Extending xarray/pandas using accessors

Question

Extending xarray/pandas using accessors

pmav99 opened this issue 2 years ago · comments

@zacharyburnett @SorooshMani-NOAA as mentioned in the meeting, these are some notes for extending xarray/pandas. It's just copy paste from a different issue on a private repo, so not everything might be relevant (e.g. my suggestion in the end is probably out of context) but it should give you enough to get going

Relative links:

Using dem and adjust() as an example, AFAIK, there are the following options when it comes to extending the upstream API:

dem_ds.adjust()             # Monkey-patch / subclass
dem_ds.dem.adjust()         # Register a `dem` specific accessor (i.e. different accessor per pyposeidon module)
dem_ds.poseidon.adjust()    # Register a `poseidon` accessor (i.e. a single accessor for all pyposeidon modules)
dem_ds(adjust)              # Monkey-patch `__call__()`
dem_ds.pipe(adjust)         # Use `.pipe()`
adjust(dem_ds)              # Just convert adjust to a function and be done with it

Directly subclassing/monkey-patching xarray objects should be relatively simple, but the xarray
devs generally discourage it and suggest that accessors are used instead (see next point).

class MyDem(xr.Dataset)
    def adjust(self):
        ...

The problem with registering accessors like e.g. ds.dem.adjust(). is that the accessors are
global. Essentially, each accessor is a namespace. If we want to have different accessors for each
pyposeidon module, then we will be introducing multiple accessors. E.g.

ds.meteo.to_output()
ds.dem.adjust()

Registering a single accessor is IMHV also a problem since all the methods will be available
on all the Dataset objects. What's the point of calling meteo.poseidon.adjust() ?
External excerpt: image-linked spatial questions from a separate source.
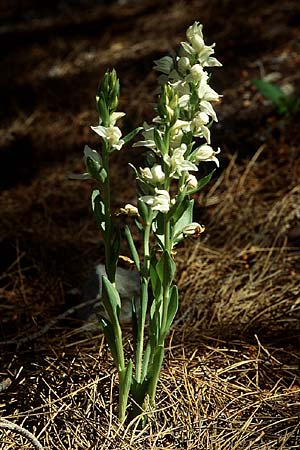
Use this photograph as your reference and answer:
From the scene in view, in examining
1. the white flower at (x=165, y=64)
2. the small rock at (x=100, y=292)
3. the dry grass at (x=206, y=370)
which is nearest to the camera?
the white flower at (x=165, y=64)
Monkey-patching __call__() I just plain dislike. No one expects it.

.pipe().
could be a solution if someone is really keen on chaining function calls. E.g.

ds.pipe(func1, arg1, arg2).pipe(func, kwarg1=1, kwarg2=2)

Another use case for pipe is if you want to dynamically decide which function to call (on runtime!). E.g.

def process(ds, func, *args, **kwargs):
    return ds.pipe(func, *args, **kwargs)

Nevertheless, it is a somewhat obscure idiom that is also available in pandas. I guess that most
people don't know about it. In practical terms it means that you convert adjust(), to_output()
etc as functions (which is not a bad idea since it will make writing tests for them somewhat
easier). When all things are considered, and since we don't chain a lot of calls, I don't really see it
as superior to a plain adjust(dem_ds)

All things being considered, I would suggest to proceed either with subclassing or with plain functions.

To be more precise, if it was my call, I would just go for adjust(dem_ds). In my experience, keeping things simple and
explicit usually gives more of a benefit in the long run. Furthermore, it makes testing easier + nothing
prevents you to expose a more Object Oriented API in the future.

Deleted user · Answer 1 · Thu Mar 17 2022 01:32:12 GMT+0800 (China Standard Time)

Thank you, this is very informative!